Text under study

Instead, Sidney Crosby and Alexander Ovechkin shook hands in front of celebrity puck-droppers Mario Lemieux, Franco Harris, Jerome Bettis, U.S. Army Sergeant First Class Bradley T. Tinstman and 68,111 hyper-paying customers.
Wait, could I get a little more build-up?
No, the Winter Classic was finally overtaken by the Penguins and the Washington Capitals, whose difficult interpersonal politics can pull together a pretty decent hockey game just about anywhere, anytime, even here in the tropics of a Pittsburgh's January.
For the entirety of the first period, it was easy to see why the Capitals had allowed only 12 goals in their previous seven games, why they hadn't lost in two weeks, why, for all their woe-is-us character development in the HBO "24/7" docudrama in which Bruce Boudreau attempted unsuccessfully to break the f-bomb record set by New York Jets big-mouth Rex Ryan in the latest "Hard Knocks" caper, they're never to be underestimated.
Thus Crosby managed but one shot in the first 20 minutes, Evgeni Malkin no more than that, and in the second period the Capitals screwed things down even tighter, allowing only eight Penguins shots in the entire session.

Dataset
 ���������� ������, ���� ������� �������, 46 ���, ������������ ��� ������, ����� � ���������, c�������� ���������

* * *

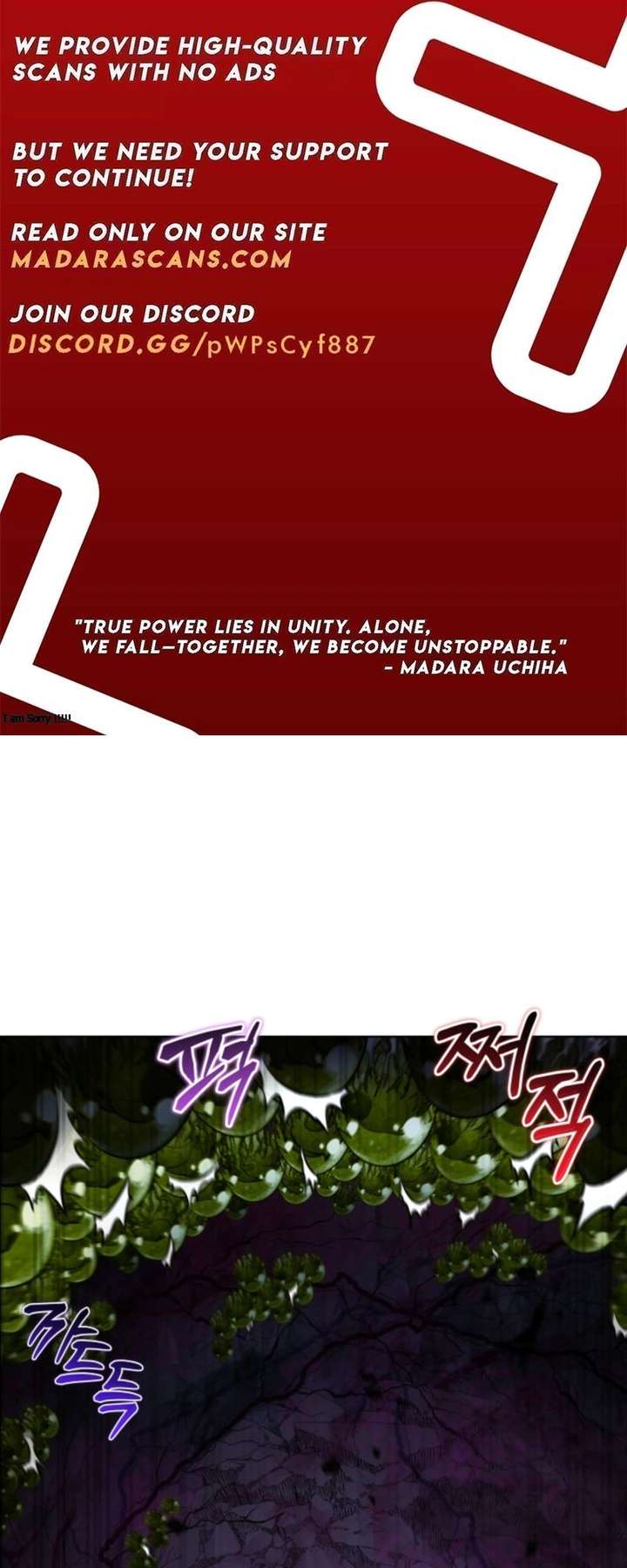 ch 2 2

Task brief
Transcribe the entire passage about the Winter Classic game between the Penguins and the Capitals word for word. The items are separate material and have nothing to do with the hockey passage.

Task solution
Instead, Sidney Crosby and Alexander Ovechkin shook hands in front of celebrity puck-droppers Mario Lemieux, Franco Harris, Jerome Bettis, U.S. Army Sergeant First Class Bradley T. Tinstman and 68,111 hyper-paying customers.
Wait, could I get a little more build-up?
No, the Winter Classic was finally overtaken by the Penguins and the Washington Capitals, whose difficult interpersonal politics can pull together a pretty decent hockey game just about anywhere, anytime, even here in the tropics of a Pittsburgh's January.
For the entirety of the first period, it was easy to see why the Capitals had allowed only 12 goals in their previous seven games, why they hadn't lost in two weeks, why, for all their woe-is-us character development in the HBO "24/7" docudrama in which Bruce Boudreau attempted unsuccessfully to break the f-bomb record set by New York Jets big-mouth Rex Ryan in the latest "Hard Knocks" caper, they're never to be underestimated.
Thus Crosby managed but one shot in the first 20 minutes, Evgeni Malkin no more than that, and in the second period the Capitals screwed things down even tighter, allowing only eight Penguins shots in the entire session.